Studio album by Vanessa Paradis
- Released: 27 August 2007
- Recorded: November 2005 – June 2007
- Genres: Pop; rock;
- Label: Barclay
- Producers: Alain Chamfort; Matthieu Chedid; Franck Monnet;

Vanessa Paradis chronology
| Au Zénith (2001) | Divinidylle (2007) | Divinidylle Tour (2008) |

= Divinidylle =

Divinidylle is the fifth studio album by French singer Vanessa Paradis, released on 27 August 2007 by Barclay. It was recorded between November 2005 and June 2007. Critical reception was favourable, with AllMusic suggesting that it was "likely Paradis' best album yet". The artwork for the album was designed by American actor Johnny Depp, Paradis' partner at the time.

The lead single, "Divine Idylle", was released to French radio in June 2007. According to Francophonie Diffusion, it was the most-played French single worldwide during 2007.

The track "Divine Idylle" was covered by Taiwanese singer Jolin Tsai under the title "Love Attraction" on the 2009 album Butterfly.

Professional ratings
Review scores
| Source | Rating |
| Allmusic | link |
| Canadian Explorer Online | link |
| Daily Star | (favorable) link |
| Le Figaro | (slightly favorable) link |
| The Guardian | link |
| The Independent | link |
| Radio Canada | link |
| The Scotsman | link |
| The Daily Telegraph | (favorable) link^{[dead link]} |
| Telerama | (slightly favorable) link^{[link removed]} |
| The Times | link |

==Track listing==
1. "Divine Idylle" (lyrics: Marcel Kanche, Georges Kretek, Matthieu Chedid; music: Matthieu Chedid)
2. "Chet Baker" (Jean Fauque, Matthieu Chedid) (Trumpet by Ibrahim Maalouf)
3. "Les Piles" (Thomas Fersen) (featuring -M-)
4. "Dès que je te vois" (Matthieu Chedid)
5. "Les Revenants" (Franck Monnet, Vanessa Paradis)
6. "Junior suite" (Didier Golemanas, Alain Chamfort)
7. "L'Incendie" (Didier Golemanas, Vanessa Paradis, Serge Ubrette, Matthieu Chedid)
8. "Irrésistiblement" (Brigitte Fontaine, Matthieu Chedid)
9. "La Bataille" (Franck Monnet, Vanessa Paradis)
10. "La Mélodie" (Franck Monnet, Vanessa Paradis)
11. "Jackadi" (Vanessa Paradis)
12. "I Wouldn't Dare" (Bill Carter, Ruth Ellsworth) (Bonus track for Japan only)
13. "Emmenez-moi" (Bonus track for Japan only)

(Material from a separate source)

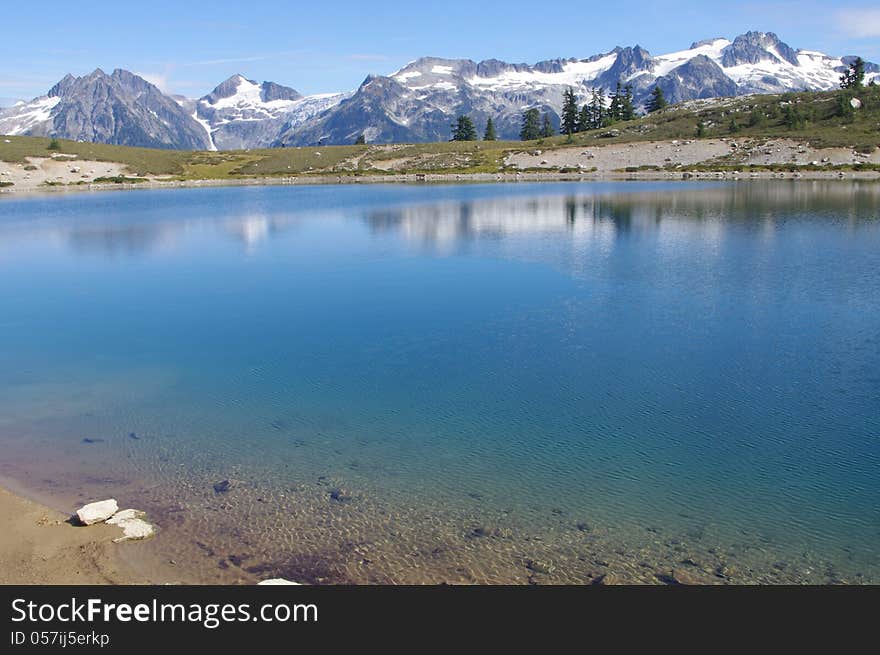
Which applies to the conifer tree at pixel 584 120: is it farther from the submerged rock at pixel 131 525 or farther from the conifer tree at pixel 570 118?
the submerged rock at pixel 131 525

+ Bonus track (on-line song)
1. "Emmenez-Moi" (Charles Aznavour)

==Charts==

===Weekly charts===

Weekly chart performance for Divinidylle
| Chart (2007) | Peak position |
|---|---|
| Belgian Albums (Ultratop Flanders) | 36 |
| Belgian Albums (Ultratop Wallonia) | 1 |
| European Albums (Billboard) | 14 |
| French Albums (SNEP) | 1 |
| Swiss Albums (Schweizer Hitparade) | 6 |

===Year-end charts===

2007 year-end chart performance for Divinidylle
| Chart (2007) | Position |
|---|---|
| Belgian Albums (Ultratop Wallonia) | 37 |
| French Albums (SNEP) | 9 |

2008 year-end chart performance for Divinidylle
| Chart (2008) | Position |
|---|---|
| French Albums (SNEP) | 35 |

==Certifications==

Certifications for Divinidylle
| Region | Certification | Certified units/sales |
| Belgium (BRMA) | Gold | 15,000^{*} |
| France (SNEP) | 2× Platinum | 400,000^{*} |
| Switzerland (IFPI Switzerland) | Gold | 15,000^{^} |
^{*} Sales figures based on certification alone. ^{^} Shipments figures based on certification alone.